The trope of the witness unable to speak or unable to remember the crime is a common one. Perhaps it derives from parents’ frequent anxiety that they cannot “reach” a child, that what is going on in their child’s mind is frighteningly elusive. Actual cases of children unable to speak after undergoing trauma are common. Polish author Jerzy Kosiński temporarily lost the ability to speak during his childhood experience of the Holocaust.
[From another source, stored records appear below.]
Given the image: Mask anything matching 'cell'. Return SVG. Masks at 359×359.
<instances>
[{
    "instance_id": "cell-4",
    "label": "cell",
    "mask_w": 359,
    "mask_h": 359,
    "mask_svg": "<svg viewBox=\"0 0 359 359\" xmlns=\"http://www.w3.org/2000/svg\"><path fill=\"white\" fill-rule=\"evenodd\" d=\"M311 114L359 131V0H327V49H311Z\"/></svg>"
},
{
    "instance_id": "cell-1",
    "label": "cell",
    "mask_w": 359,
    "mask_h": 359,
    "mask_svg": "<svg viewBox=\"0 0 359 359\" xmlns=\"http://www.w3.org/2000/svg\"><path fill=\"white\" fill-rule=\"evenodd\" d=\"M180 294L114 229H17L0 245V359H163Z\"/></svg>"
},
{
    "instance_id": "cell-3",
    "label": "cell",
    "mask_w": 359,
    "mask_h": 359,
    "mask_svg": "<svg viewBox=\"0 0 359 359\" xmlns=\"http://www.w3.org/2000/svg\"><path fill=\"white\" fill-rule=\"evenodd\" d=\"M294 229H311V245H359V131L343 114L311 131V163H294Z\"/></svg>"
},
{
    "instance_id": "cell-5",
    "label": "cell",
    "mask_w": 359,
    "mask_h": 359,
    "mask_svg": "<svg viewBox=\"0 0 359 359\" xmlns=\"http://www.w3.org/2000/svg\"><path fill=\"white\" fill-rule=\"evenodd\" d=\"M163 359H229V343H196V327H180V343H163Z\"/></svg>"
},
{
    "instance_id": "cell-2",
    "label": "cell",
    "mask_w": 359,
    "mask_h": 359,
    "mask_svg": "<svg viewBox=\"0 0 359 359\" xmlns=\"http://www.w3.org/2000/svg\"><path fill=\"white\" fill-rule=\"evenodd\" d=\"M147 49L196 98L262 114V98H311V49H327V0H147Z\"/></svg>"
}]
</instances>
In Alfred Hitchcock’s Marnie and Spellbound, the key to unlocking the crime involves a search through the landscape of a tortured mind. “Amnesia” shows up far too often in crime writing, more as a convenient plot device than as a depiction of real amnesia, which is much more unpredictable than the bump-on-the-noggin amnesia of late-night cable, always cured by a confrontation with the bad guy. The Legacy also demonstrates Yrsa’s skill in combining tropes, as she employs the trope of the serial murderer challenging detectives with arcane clues that must be deciphered, something familiar from Red Dragon, The Bone Collector, and episodes of Criminal Minds.
It is snobbish and simplistic to look at the catalog of tropes employed in mystery-thrillers and say, “Oh, there that is again! How uncreative!” Frankly, I never again want to read a novel that features a detective framed with his own gun. Yet each trope has a resonance in deep-seated fears and anxieties we all experience, or they would not have become tropes. The creativity of the skilled writer is in exploiting and combining these elements and in making them seem like threads in the tapestry of the universe. The most frightening nightmares are the nightmares we endlessly redream.